AGI is not multimodal

Scope and meaning of AGI and “intelligence”

  • Many argue “AGI” is poorly defined or even meaningless; likewise for “intelligence” itself, since there is no agreed test that definitively requires it.
  • Some suggest humans aren’t truly “general” either, since each person only covers a subset of domains, yet the human brain architecture is general and can be specialized.
  • Others propose a practical definition: an architecture that can be cheaply copied and fine‑tuned across many tasks is “functionally AGI,” in which case current large models may already cover a big fraction of what’s needed.

Embodiment, world models, and the physical environment

  • A major thread supports the article’s claim that general intelligence requires being situated in and acting on an environment (physical or rich digital), learning through interaction and consequences.
  • Examples: self‑driving failures where “everyone just knows” the dynamics of vehicles; developmental psychology notions of enriched environments, episodic memory, and executive control.
  • Some broaden embodiment to any agent loop with perception and action, including purely digital office or simulation environments, while others insist physical reality is uniquely constraining and essential.

Multimodality and senses

  • Many commenters say AGI “must” be multimodal (at least vision, audio, etc.), but disagree on whether it needs all human senses (smell, taste) or human‑like ranges.
  • Disability analogies (blind or deaf humans) are used on both sides: to argue senses are not essential to intelligence, or to argue they shape the scope and kind of understanding.
  • There is interest in non‑human modalities (infrared, EM fields) and the idea that more modes increase the ability to correlate and generalize.

LLMs, next‑token prediction, and world models

  • One side criticizes the article’s framing of LLMs as “just next‑token predictors” and notes that this interface does not constrain internal computation; long coherent outputs imply substantial internal planning and semantic structure.
  • Others stress that current models operate over symbol statistics, not grounded experience; coherence and “reasoning” may be sophisticated mimicry of human text rather than learned causal world models.
  • Debate continues over whether semantics can ultimately “reduce” to patterns over symbols, or whether sensorimotor grounding and continuous experience of time are indispensable.
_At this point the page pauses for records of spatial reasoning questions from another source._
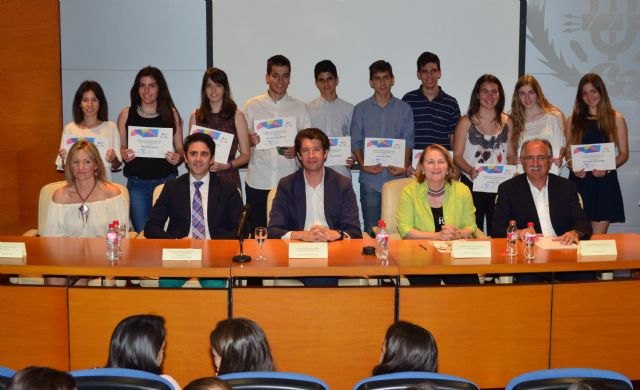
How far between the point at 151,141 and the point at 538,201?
299cm

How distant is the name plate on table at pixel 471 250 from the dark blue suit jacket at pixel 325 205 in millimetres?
1062

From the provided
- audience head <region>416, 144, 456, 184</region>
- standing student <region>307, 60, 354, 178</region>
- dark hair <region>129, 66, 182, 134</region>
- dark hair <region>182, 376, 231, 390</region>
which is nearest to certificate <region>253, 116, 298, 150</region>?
standing student <region>307, 60, 354, 178</region>

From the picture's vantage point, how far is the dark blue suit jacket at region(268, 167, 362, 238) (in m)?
5.57

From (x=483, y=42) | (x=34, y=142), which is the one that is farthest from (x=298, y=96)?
(x=34, y=142)

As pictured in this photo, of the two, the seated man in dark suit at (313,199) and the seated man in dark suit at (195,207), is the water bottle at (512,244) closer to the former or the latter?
the seated man in dark suit at (313,199)

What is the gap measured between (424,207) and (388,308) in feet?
4.09

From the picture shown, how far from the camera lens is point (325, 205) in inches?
221

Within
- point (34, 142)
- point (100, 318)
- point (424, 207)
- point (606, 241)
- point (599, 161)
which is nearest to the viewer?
point (100, 318)

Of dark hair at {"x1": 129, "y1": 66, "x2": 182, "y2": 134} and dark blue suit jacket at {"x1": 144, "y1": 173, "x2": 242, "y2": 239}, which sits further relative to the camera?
dark hair at {"x1": 129, "y1": 66, "x2": 182, "y2": 134}

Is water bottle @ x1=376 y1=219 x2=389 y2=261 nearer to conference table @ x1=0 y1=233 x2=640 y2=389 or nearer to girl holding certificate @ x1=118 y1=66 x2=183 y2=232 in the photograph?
conference table @ x1=0 y1=233 x2=640 y2=389

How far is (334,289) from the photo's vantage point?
4.46 metres

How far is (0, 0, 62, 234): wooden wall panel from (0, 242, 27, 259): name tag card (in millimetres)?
2806

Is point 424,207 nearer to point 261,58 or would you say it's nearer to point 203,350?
point 203,350

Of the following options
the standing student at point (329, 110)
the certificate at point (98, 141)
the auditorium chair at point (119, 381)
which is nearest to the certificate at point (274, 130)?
the standing student at point (329, 110)
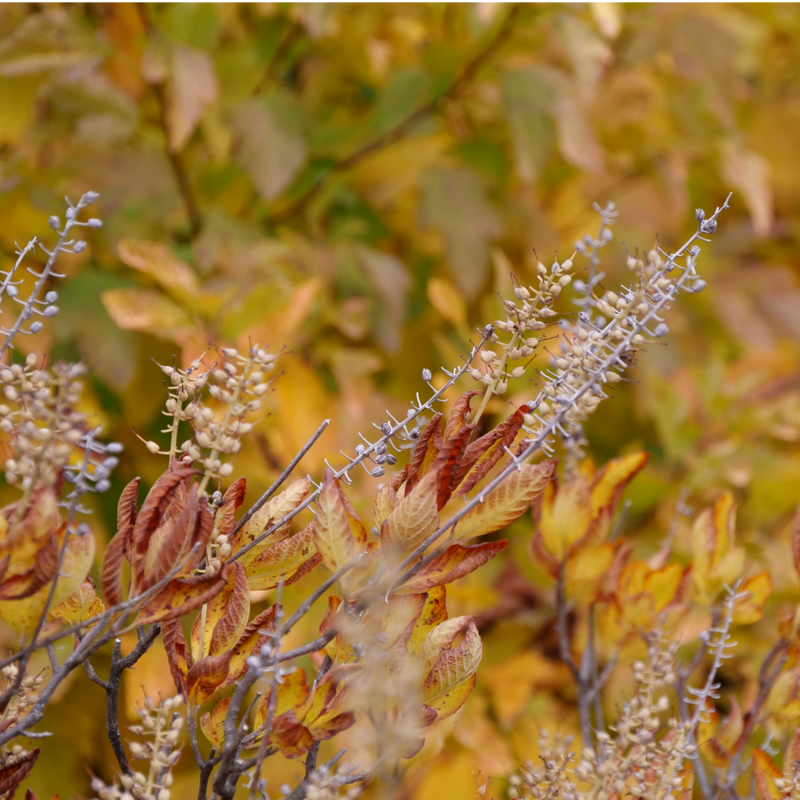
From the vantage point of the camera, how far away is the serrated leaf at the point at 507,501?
1.36 ft

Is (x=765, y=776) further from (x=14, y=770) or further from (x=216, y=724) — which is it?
(x=14, y=770)

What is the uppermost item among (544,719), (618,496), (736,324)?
(736,324)

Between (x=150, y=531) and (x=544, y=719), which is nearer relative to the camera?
(x=150, y=531)

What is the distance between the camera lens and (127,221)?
42.8 inches

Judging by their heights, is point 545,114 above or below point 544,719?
above

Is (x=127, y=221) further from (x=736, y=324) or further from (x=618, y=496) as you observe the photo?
(x=736, y=324)

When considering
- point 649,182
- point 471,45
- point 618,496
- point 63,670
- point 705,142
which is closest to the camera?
point 63,670

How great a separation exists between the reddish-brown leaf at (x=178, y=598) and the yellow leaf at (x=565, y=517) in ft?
0.92

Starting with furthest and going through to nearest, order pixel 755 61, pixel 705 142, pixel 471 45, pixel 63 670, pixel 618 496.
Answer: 1. pixel 755 61
2. pixel 705 142
3. pixel 471 45
4. pixel 618 496
5. pixel 63 670

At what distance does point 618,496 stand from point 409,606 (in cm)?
25

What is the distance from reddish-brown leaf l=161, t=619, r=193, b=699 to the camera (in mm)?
447

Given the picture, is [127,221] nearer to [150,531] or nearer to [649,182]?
[150,531]

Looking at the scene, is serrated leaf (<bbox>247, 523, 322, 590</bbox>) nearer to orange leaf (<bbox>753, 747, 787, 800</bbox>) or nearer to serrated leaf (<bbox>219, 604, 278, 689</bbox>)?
serrated leaf (<bbox>219, 604, 278, 689</bbox>)

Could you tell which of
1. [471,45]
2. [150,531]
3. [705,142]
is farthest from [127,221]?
[705,142]
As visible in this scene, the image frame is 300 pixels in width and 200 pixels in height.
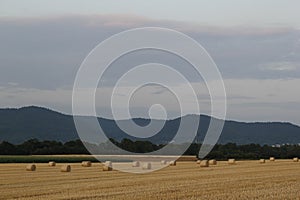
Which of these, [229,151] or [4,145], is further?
[229,151]

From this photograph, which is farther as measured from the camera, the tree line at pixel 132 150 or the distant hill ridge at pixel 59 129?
the distant hill ridge at pixel 59 129

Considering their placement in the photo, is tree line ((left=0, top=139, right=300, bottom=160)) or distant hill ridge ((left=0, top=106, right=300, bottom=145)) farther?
distant hill ridge ((left=0, top=106, right=300, bottom=145))

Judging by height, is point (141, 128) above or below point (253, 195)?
above

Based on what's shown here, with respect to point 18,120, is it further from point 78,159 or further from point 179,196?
point 179,196

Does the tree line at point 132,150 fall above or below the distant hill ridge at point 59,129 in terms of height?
below

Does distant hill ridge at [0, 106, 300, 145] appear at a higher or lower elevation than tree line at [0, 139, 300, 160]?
higher

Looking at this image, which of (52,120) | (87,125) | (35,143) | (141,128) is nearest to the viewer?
(87,125)

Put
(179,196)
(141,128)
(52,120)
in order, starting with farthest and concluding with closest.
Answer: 1. (52,120)
2. (141,128)
3. (179,196)

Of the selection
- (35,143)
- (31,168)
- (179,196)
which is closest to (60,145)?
(35,143)

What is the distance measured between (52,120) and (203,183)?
10211 centimetres

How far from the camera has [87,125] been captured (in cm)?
3312

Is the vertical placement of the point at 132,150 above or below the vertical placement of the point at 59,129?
below

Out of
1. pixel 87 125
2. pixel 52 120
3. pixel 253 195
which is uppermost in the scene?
pixel 52 120

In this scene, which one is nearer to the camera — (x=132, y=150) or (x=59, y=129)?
(x=132, y=150)
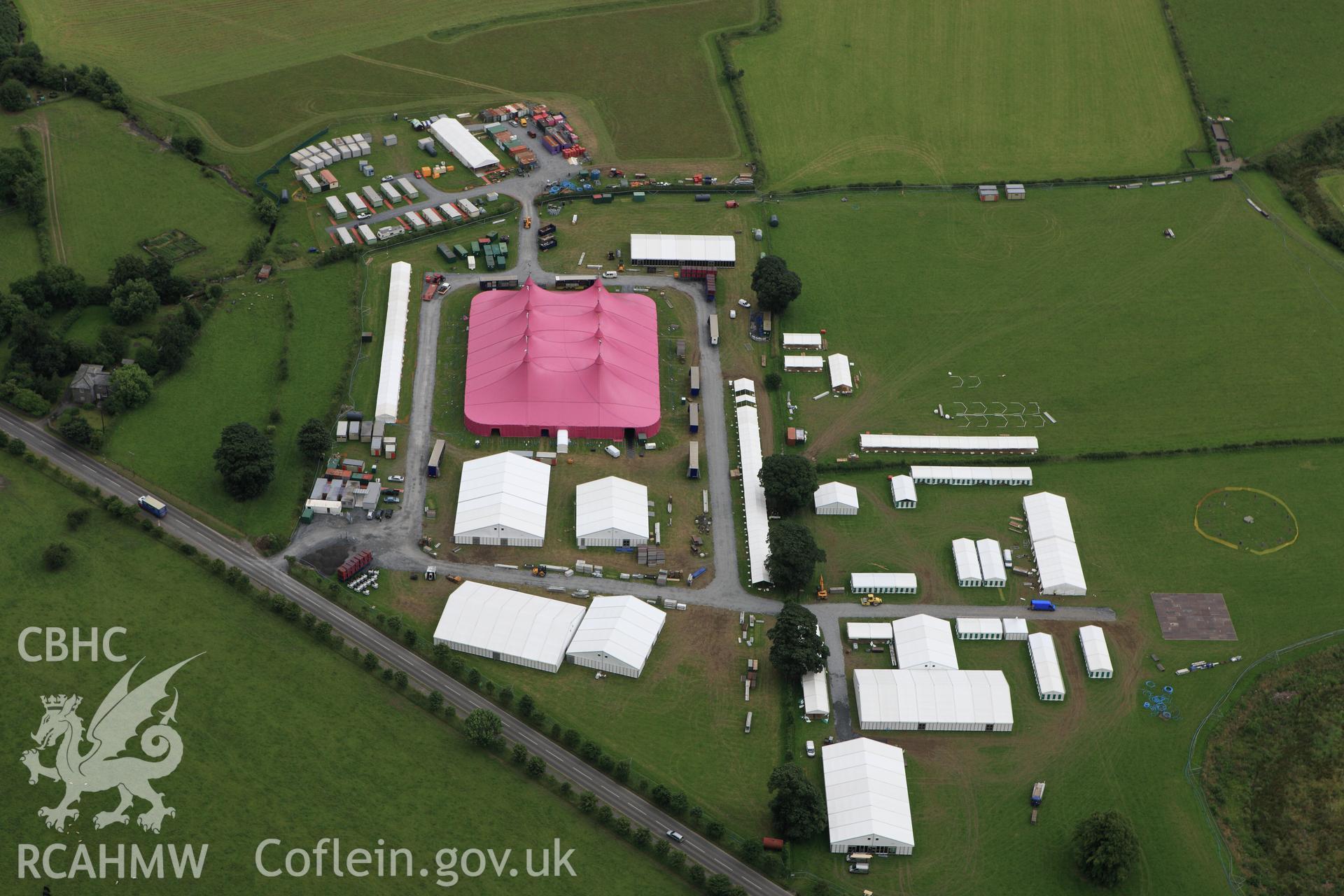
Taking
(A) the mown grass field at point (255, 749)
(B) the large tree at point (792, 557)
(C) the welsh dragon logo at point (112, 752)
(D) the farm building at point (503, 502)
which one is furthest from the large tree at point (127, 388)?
(B) the large tree at point (792, 557)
Research directions, capital, and practicality

  • Some recount attempts at embodied AI (e.g., robotics startups) that burned large sums without clear success, contrasting that with immediate commercial value of LLMs, which pulls funding away from harder embodiment work.
  • A few see the paper as mostly re‑stating that “we need to understand how to build AGI to build AGI,” with little concrete technical guidance; others find it a valuable synthesis that pushes beyond naive multimodal “model‑gluing” and scale‑only strategies.